§ Document section:
╭──

"These hushed woods once echoed with the rumble of wagons chock full of gold ore. Teamsters urged horses down muddy streets. Mine hoists clanged. Whistles blew. Children raced to school..."
Monday - delightfully, a holiday - dawned bright and dry, with a precocious wind wafting lazy clouds across the wide Montana sky: a perfect day to meander about Garnet Ghost Town, an hour northeast of Missoula, Montana.
Garnet's historical landscape proved appropriately thought-provoking for a day set aside to remember hard-won freedom, including the freedom to create and benefit from our own opportunity. Each building whispered its own stories of hopeful small-town families who worked diligently toward making their own big strike.
To continue the earlier quote, from an on-site interpretive kiosk and Garnet's website: "...In January of 1898, some 1,000 people knew Garnet as home...There were four stores, four hotels, three livery stables, two barber shops, a union hall, a school with 41 students, a butcher shop, a candy shop, a doctor's office, an assay office, and thirteen saloons... By 1905, only 150 [people] remained..."
Despite all the sweat equity and optimism invested, the wealth to be mined from Garnet's surrounding hills was finite, and the town's residents moved on to the next season of their history.

╰──

§ Data records:

╭──

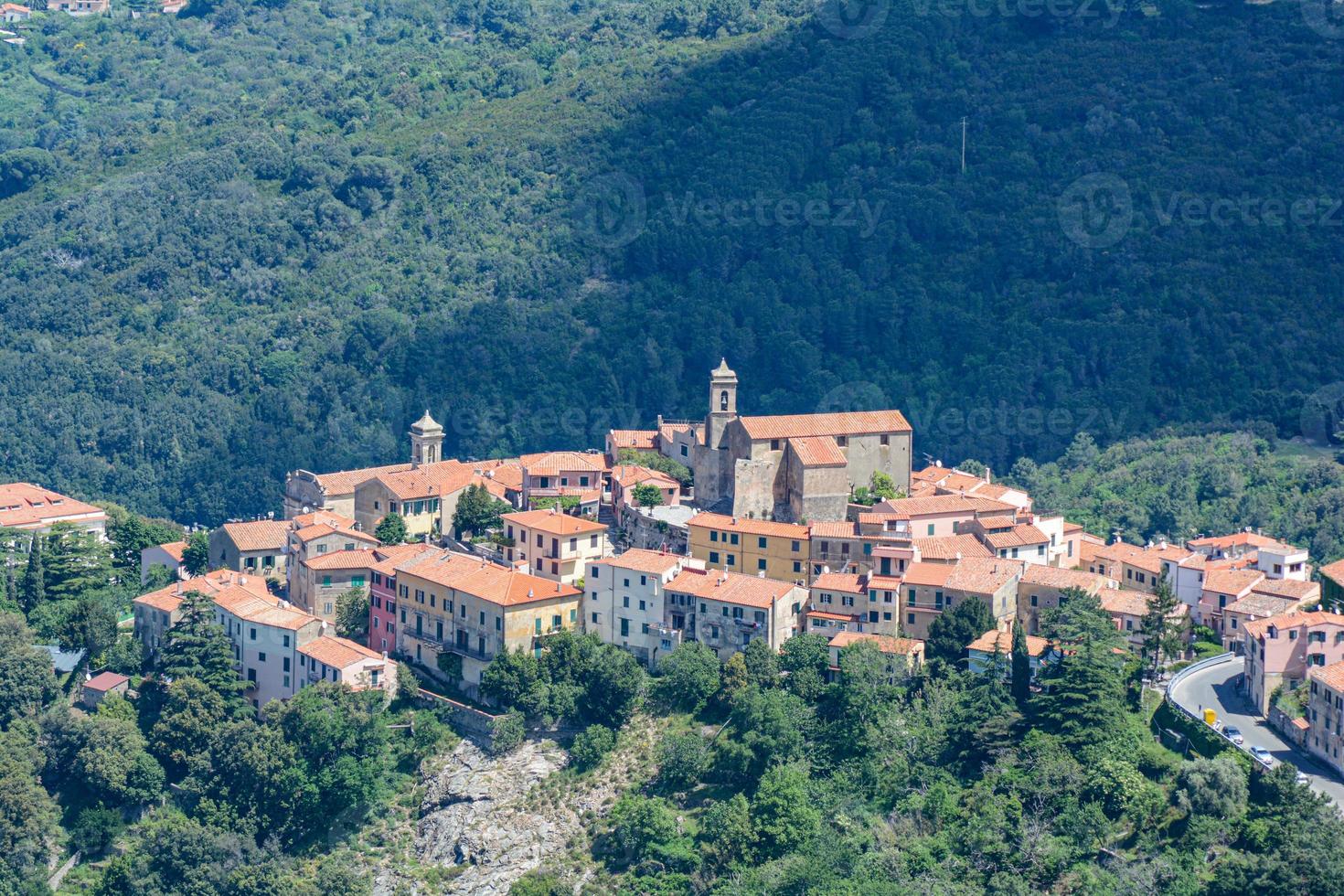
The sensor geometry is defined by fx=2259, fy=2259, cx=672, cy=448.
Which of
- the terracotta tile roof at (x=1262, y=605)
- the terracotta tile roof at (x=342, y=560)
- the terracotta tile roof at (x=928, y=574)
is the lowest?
the terracotta tile roof at (x=1262, y=605)

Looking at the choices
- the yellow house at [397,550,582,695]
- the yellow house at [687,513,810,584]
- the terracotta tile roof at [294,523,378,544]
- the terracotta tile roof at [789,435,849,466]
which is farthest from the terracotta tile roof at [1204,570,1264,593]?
the terracotta tile roof at [294,523,378,544]

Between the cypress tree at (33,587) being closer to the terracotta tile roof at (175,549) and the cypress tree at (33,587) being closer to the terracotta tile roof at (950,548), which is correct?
the terracotta tile roof at (175,549)

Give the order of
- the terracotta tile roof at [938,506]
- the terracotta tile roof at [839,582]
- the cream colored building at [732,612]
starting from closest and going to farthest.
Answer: the cream colored building at [732,612]
the terracotta tile roof at [839,582]
the terracotta tile roof at [938,506]

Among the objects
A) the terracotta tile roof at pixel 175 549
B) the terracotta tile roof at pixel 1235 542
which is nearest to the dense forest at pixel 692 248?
the terracotta tile roof at pixel 175 549

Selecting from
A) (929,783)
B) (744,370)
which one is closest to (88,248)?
(744,370)

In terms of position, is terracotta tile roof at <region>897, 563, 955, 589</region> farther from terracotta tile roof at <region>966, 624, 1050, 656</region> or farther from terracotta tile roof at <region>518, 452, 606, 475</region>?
terracotta tile roof at <region>518, 452, 606, 475</region>

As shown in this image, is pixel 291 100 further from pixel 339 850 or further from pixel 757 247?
pixel 339 850
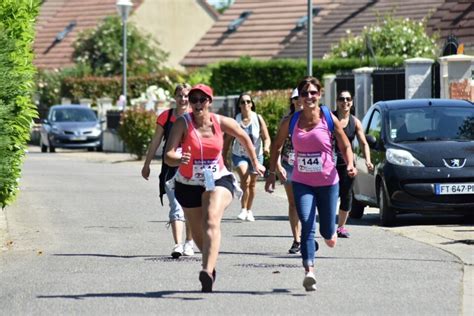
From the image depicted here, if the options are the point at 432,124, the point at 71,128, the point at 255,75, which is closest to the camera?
the point at 432,124

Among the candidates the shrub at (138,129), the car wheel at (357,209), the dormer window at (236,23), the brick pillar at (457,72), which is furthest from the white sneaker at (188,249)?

╰──

§ Things to do:
1: Answer these questions using the Garnet Ghost Town passage:
(a) How far from Missoula, Montana, is Garnet Ghost Town, and in which direction?
(b) About how many people knew Garnet as home in January of 1898?
(c) How many people remained by 1905?
2: Write the next few sentences of the Garnet Ghost Town passage, picking up after its final sentence.

§ Numbered responses:
1:
(a) An hour northeast.
(b) Some 1,000 people.
(c) Only 150.

2:
Truth be told, the freedom we live under does not promise that our best efforts will yield wealth and success, that giving our hearts will lead to true love and happily-ever-after, that eating right and exercising enough will ensure a long and healthy life; need I go on?
But the self-evident truth still exists that we are endowed by our Creator with certain unalienable rights that include those of life, liberty, and the pursuit of happiness. So I choose to be fully present in this now, knowing my future is ultimately held in the faithful hands of One far stronger and wiser than I am. And somewhere in that Pollyanna-ish simplicity resides a lot of peaceful liberty, and an honestly happy life.
You just never know what you'll come away with when you visit a Montana ghost town, especially on the Fourth of July.